### Text shown:
※ ※ ※
[Mono-list] Encoding problems
Francisco Figueiredo Jr.
fxjrlists@yahoo.com.br
Tue, 11 Jan 2005 15:50:53 -0200
Jonathan Pryor wrote:
> On Mon, 2005-01-10 at 22:31 -0200, Francisco Figueiredo Jr. wrote:
>
>>I received a report about problems with encoding on mono.
>
>
> It probably isn't Mono, but I'm willing to be proven wrong. :-)
>
:)
>>From the outset, I'm guessing that this is a codepage/charset issue. US
> English and Spanish use different codepages, and characters within one
> codepage may map to a different character in another codepage. In
> particular, only ASCII is consistent between them; everything above
> codepoint 127 will differ, and this is where "funky" characters like n-
> tilde and a-acute are placed.
>
> The only way to preserve sanity is to ensure that (1) you only use
> characters that are in both codepages (read: stick with ASCII), or
> (2) use a codepage that represents the union of all required codepages.
> That's Unicode, typically UTF-8.
>
Ok.
>
>>The following text isn't being returned correctly from database:
>>
>>Magriñá
>>
>>The chars n-tilde and a-acute is appearing as strange chars.
※ ※ ※
### Material provided:
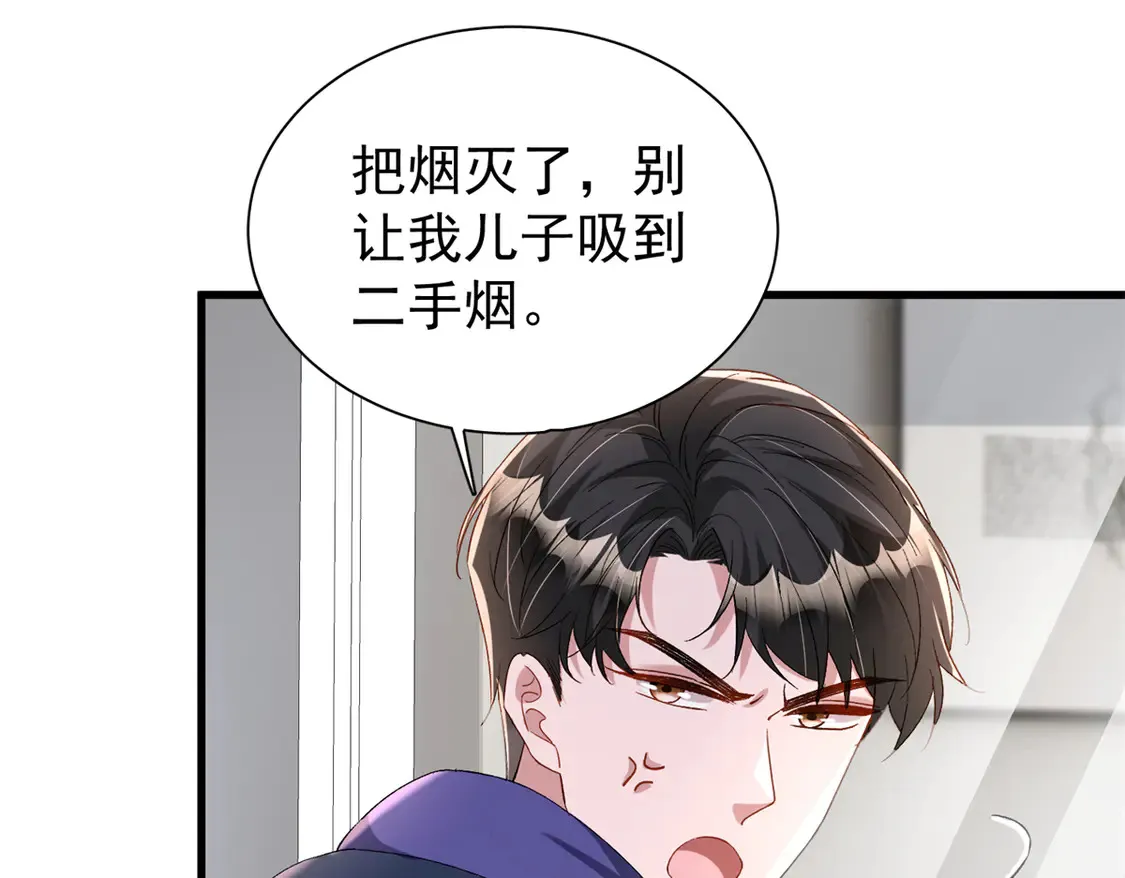 157 偷龙转凤22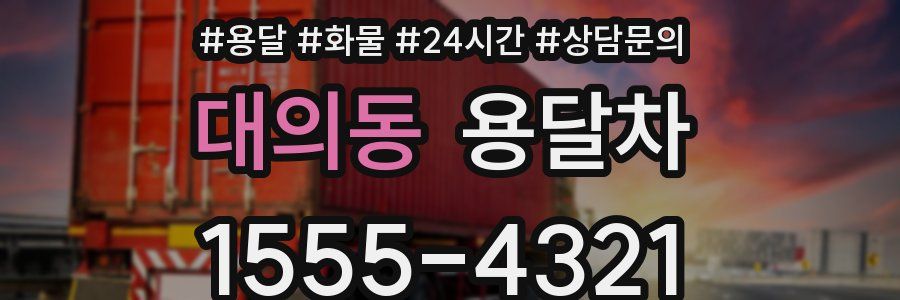 대의동 용달차
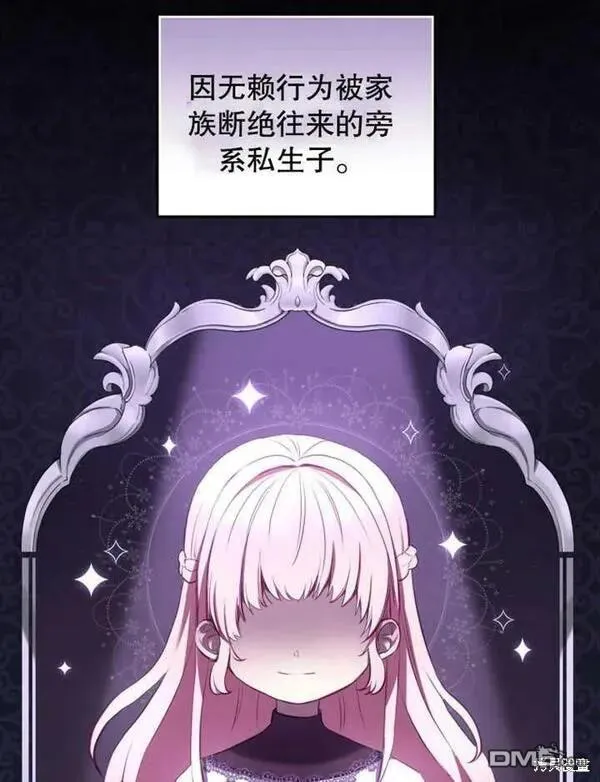 第306页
※ ※ ※
### Set of tasks:
a - In the encoding problems thread, what is named as the codepage that represents the union of all required codepages?
b - In the encoding problems thread, print the part that opens with the words containing "fxjrlists@yahoo.com.br" and closes with "proven wrong. :-)".

### Numbered responses:
a - Unicode, typically UTF-8.

b -
fxjrlists@yahoo.com.br
Tue, 11 Jan 2005 15:50:53 -0200
Jonathan Pryor wrote:
> On Mon, 2005-01-10 at 22:31 -0200, Francisco Figueiredo Jr. wrote:
>
>>I received a report about problems with encoding on mono.
>
>
> It probably isn't Mono, but I'm willing to be proven wrong. :-)